===== Dataset rows =====

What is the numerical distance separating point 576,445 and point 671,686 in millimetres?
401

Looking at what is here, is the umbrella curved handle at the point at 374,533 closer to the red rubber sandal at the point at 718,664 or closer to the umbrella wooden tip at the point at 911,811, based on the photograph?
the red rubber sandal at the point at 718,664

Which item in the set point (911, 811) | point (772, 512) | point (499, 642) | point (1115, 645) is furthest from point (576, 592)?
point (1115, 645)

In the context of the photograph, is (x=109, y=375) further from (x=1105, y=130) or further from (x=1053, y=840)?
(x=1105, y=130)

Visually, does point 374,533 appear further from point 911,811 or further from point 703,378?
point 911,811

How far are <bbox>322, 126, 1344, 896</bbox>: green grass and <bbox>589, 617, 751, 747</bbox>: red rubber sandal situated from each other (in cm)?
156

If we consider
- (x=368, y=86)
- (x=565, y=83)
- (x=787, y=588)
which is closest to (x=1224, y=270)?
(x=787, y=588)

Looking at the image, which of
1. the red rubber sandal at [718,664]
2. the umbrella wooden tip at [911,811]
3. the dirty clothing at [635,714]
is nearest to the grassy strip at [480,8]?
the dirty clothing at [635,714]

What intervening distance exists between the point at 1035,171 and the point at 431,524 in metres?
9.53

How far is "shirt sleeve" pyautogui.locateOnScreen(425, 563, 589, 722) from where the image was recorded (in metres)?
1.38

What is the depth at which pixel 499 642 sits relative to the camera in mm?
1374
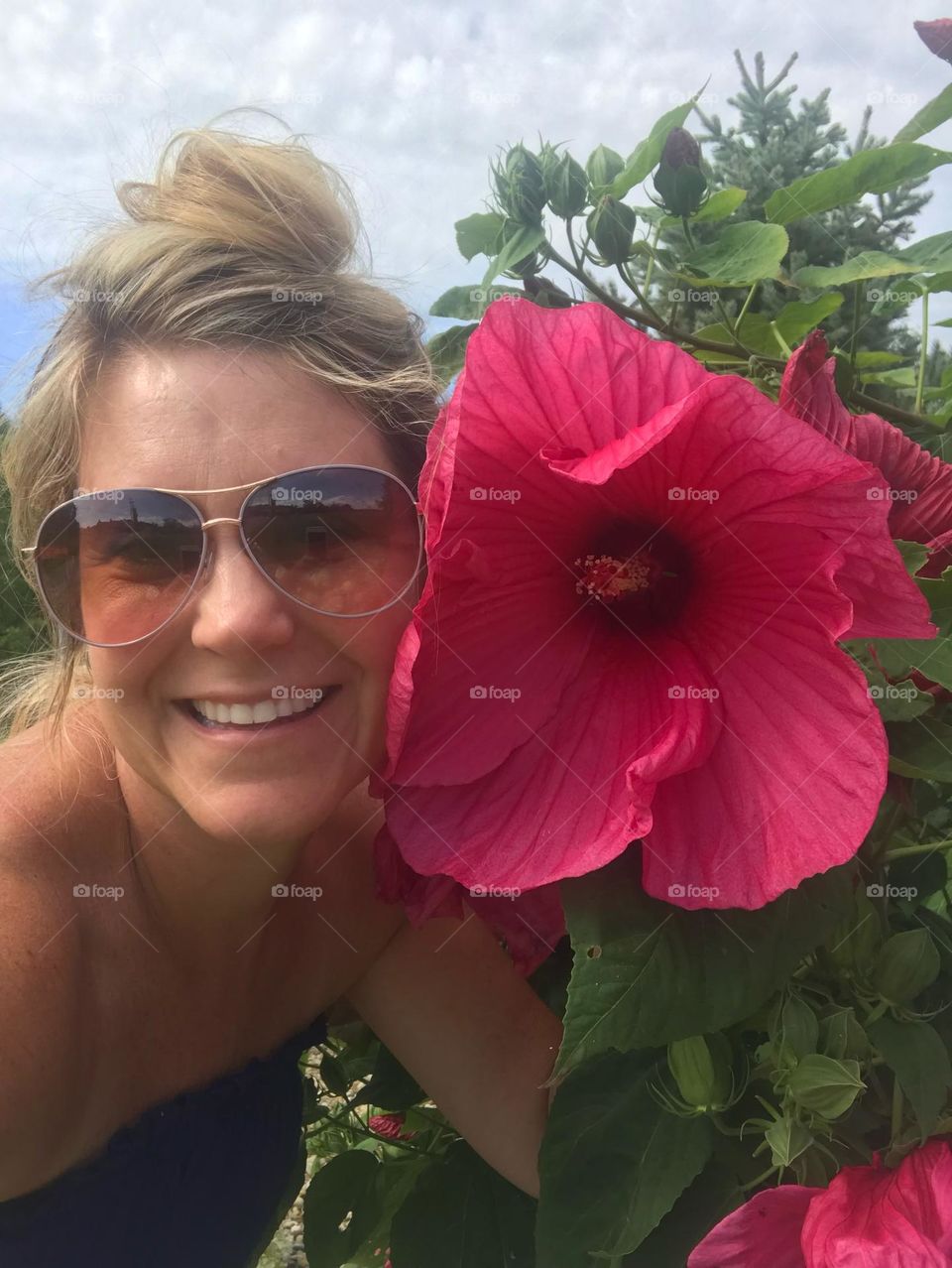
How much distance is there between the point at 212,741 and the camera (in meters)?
0.68

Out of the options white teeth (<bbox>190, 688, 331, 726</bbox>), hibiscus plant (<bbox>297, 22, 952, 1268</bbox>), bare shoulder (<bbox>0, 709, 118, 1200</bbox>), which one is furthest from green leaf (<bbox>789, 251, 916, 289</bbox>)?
bare shoulder (<bbox>0, 709, 118, 1200</bbox>)

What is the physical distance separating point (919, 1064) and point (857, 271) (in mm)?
495

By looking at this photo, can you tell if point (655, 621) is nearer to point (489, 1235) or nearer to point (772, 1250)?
point (772, 1250)

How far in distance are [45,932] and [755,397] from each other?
60 centimetres

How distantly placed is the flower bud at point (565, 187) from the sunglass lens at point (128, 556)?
323 millimetres

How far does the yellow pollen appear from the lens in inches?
24.9

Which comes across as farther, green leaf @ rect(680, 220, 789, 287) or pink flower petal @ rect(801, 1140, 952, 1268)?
green leaf @ rect(680, 220, 789, 287)

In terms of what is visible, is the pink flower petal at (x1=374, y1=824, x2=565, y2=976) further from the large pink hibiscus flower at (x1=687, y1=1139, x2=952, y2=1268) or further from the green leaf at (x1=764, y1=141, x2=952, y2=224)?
the green leaf at (x1=764, y1=141, x2=952, y2=224)

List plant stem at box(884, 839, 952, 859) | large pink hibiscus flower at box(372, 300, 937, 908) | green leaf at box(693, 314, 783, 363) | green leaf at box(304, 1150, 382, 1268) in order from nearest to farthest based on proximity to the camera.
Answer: large pink hibiscus flower at box(372, 300, 937, 908) < plant stem at box(884, 839, 952, 859) < green leaf at box(693, 314, 783, 363) < green leaf at box(304, 1150, 382, 1268)

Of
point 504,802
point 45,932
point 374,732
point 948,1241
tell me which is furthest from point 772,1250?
point 45,932

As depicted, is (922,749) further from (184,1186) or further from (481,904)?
(184,1186)

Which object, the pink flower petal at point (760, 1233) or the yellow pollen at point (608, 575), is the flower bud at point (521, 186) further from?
the pink flower petal at point (760, 1233)

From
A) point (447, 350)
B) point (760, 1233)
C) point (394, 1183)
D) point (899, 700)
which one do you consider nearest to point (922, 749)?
point (899, 700)

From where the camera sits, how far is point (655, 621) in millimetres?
649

=====

### Task
Present all of the rows above as a numbered list, omitting the blank lines and the pictures.

### Finished task
1. What is the numerical distance separating point 576,445 and point 671,686 in millimetres?
2. 401
3. Looking at what is here, is the umbrella curved handle at the point at 374,533 closer to the red rubber sandal at the point at 718,664 or closer to the umbrella wooden tip at the point at 911,811, based on the photograph?
4. the red rubber sandal at the point at 718,664
5. Which item in the set point (911, 811) | point (772, 512) | point (499, 642) | point (1115, 645) is furthest from point (576, 592)?
6. point (1115, 645)
7. In the context of the photograph, is (x=109, y=375) further from (x=1105, y=130) or further from (x=1053, y=840)?
8. (x=1105, y=130)
9. Visually, does point 374,533 appear further from point 911,811 or further from point 703,378?
10. point 911,811
11. How far are <bbox>322, 126, 1344, 896</bbox>: green grass and <bbox>589, 617, 751, 747</bbox>: red rubber sandal situated from each other (in cm)?
12. 156
13. If we consider
14. - (x=368, y=86)
15. - (x=565, y=83)
16. - (x=787, y=588)
17. which is closest to (x=1224, y=270)?
18. (x=787, y=588)
19. Looking at the image, which of
20. 1. the red rubber sandal at [718,664]
21. 2. the umbrella wooden tip at [911,811]
22. 3. the dirty clothing at [635,714]
23. is nearest to the grassy strip at [480,8]?
24. the dirty clothing at [635,714]
25. What intervening distance exists between the point at 1035,171 and the point at 431,524 in metres?
26. 9.53
27. How far is "shirt sleeve" pyautogui.locateOnScreen(425, 563, 589, 722) from where the image was recorded (in metres)?
28. 1.38
29. What is the depth at which pixel 499 642 sits relative to the camera in mm?
30. 1374
31. How much distance is there between the point at 212,741 and the camera (in meters)?
32. 0.68
33. Out of the options white teeth (<bbox>190, 688, 331, 726</bbox>), hibiscus plant (<bbox>297, 22, 952, 1268</bbox>), bare shoulder (<bbox>0, 709, 118, 1200</bbox>), which one is furthest from green leaf (<bbox>789, 251, 916, 289</bbox>)?
34. bare shoulder (<bbox>0, 709, 118, 1200</bbox>)
35. What is the physical distance separating point (919, 1064) and point (857, 271) (in mm)?
36. 495
37. By looking at this photo, can you tell if point (655, 621) is nearer to point (489, 1235) or nearer to point (772, 1250)?
38. point (772, 1250)
39. How far in distance are [45,932] and [755,397] from each other?
40. 60 centimetres
41. How distantly placed is the flower bud at point (565, 187) from the sunglass lens at point (128, 556)?
42. 323 millimetres
43. How far does the yellow pollen appear from the lens in inches?
44. 24.9
45. Which comes across as farther, green leaf @ rect(680, 220, 789, 287) or pink flower petal @ rect(801, 1140, 952, 1268)?
46. green leaf @ rect(680, 220, 789, 287)
47. In terms of what is visible, is the pink flower petal at (x1=374, y1=824, x2=565, y2=976) further from the large pink hibiscus flower at (x1=687, y1=1139, x2=952, y2=1268) or further from the green leaf at (x1=764, y1=141, x2=952, y2=224)?
48. the green leaf at (x1=764, y1=141, x2=952, y2=224)
49. List plant stem at box(884, 839, 952, 859) | large pink hibiscus flower at box(372, 300, 937, 908) | green leaf at box(693, 314, 783, 363) | green leaf at box(304, 1150, 382, 1268) in order from nearest to farthest based on proximity to the camera.
50. Answer: large pink hibiscus flower at box(372, 300, 937, 908) < plant stem at box(884, 839, 952, 859) < green leaf at box(693, 314, 783, 363) < green leaf at box(304, 1150, 382, 1268)
51. Of
52. point 504,802
53. point 45,932
54. point 374,732
55. point 948,1241
56. tell me which is furthest from point 772,1250?
57. point 45,932
58. As depicted, is (922,749) further from (184,1186) or further from (481,904)?
59. (184,1186)
60. Which object, the pink flower petal at point (760, 1233) or the yellow pollen at point (608, 575), is the flower bud at point (521, 186) further from?
61. the pink flower petal at point (760, 1233)
62. From
63. A) point (447, 350)
64. B) point (760, 1233)
65. C) point (394, 1183)
66. D) point (899, 700)
67. which one do you consider nearest to point (922, 749)?
68. point (899, 700)
69. From where the camera sits, how far is point (655, 621) in millimetres?
70. 649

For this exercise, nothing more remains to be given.